──────── Extrait choisi

Vendredi 2 septembre 1994
RTL

M. Cotta : L'université du FN ne ressemble pas aux autres, vous êtes la seule université où l'on parle franchement de la présidentielle de 95. Le slogan : un septennat Le Pen. C'est de la méthode Coué ?

Jean-Marie Le Pen : Non, c'est je crois, le vœu du mouvement, du FN. Il lui reste à faire les efforts qu'il faut, maintenant, pour transformer cet espoir en réalité.

M. Cotta : Vous dites "mouvement populiste", pour vous, cela n'est pas dépréciatif ?

Jean-Marie Le Pen : Je ne récuse pas le mot populiste, bien que celui-ci ait dans le monde politique, une acception péjorative.

M. Cotta : Ça veut dire quoi populiste ?

Jean-Marie Le Pen : Ce qui est en relation avec le peuple. Un mouvement populiste pour moi, est un mouvement qui souhaite remettre le peuple à sa place, qui en politique doit première, selon même notre Constitution. Je crois que les intermédiaires, les représentants, l'ont emporté sur le mandant.

────────────────

Tâche demandée 1: Dans les enregistrements, réécris sous forme de liste numérotée les lignes qui vont de celle contenant "Find all vases." jusqu'à celle contenant "174, 207, 218, 243", les deux comprises, en laissant de côté les lignes vides.

──────── Données enregistrées

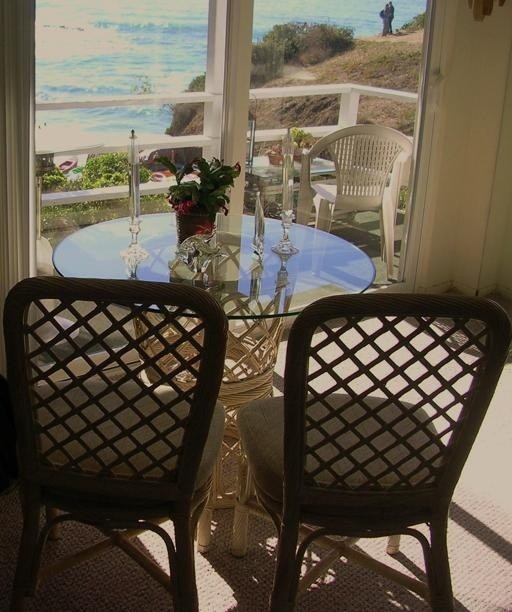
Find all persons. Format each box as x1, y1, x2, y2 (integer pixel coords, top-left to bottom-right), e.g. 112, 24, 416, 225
383, 4, 389, 35
388, 2, 394, 33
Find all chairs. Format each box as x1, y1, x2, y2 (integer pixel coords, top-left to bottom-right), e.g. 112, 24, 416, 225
306, 121, 415, 278
5, 278, 228, 611
235, 292, 511, 612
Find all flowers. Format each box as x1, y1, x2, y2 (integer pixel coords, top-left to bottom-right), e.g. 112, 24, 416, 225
264, 127, 316, 156
149, 153, 241, 215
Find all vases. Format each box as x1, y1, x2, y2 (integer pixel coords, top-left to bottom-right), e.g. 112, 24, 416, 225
268, 151, 303, 164
174, 207, 218, 243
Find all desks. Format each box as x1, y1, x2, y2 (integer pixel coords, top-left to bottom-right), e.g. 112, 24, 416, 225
241, 153, 336, 218
51, 211, 376, 509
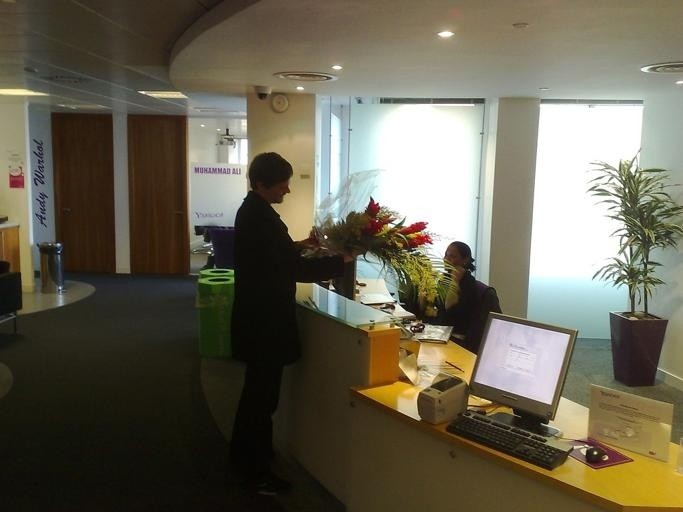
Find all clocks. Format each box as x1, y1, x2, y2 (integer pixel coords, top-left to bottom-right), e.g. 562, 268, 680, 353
271, 95, 289, 113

────────────────

Tâche demandée 2: Recopie toutes les phrases se terminant par un point d'interrogation que prononce M. Cotta dans l'extrait choisi.

Bonne réponse 1:
1. Find all vases. Format each box as x1, y1, x2, y2 (integer pixel coords, top-left to bottom-right), e.g. 112, 24, 416, 225
2. 268, 151, 303, 164
3. 174, 207, 218, 243

Bonne réponse 2:
- C'est de la méthode Coué ?
- Vous dites "mouvement populiste", pour vous, cela n'est pas dépréciatif ?
- Ça veut dire quoi populiste ?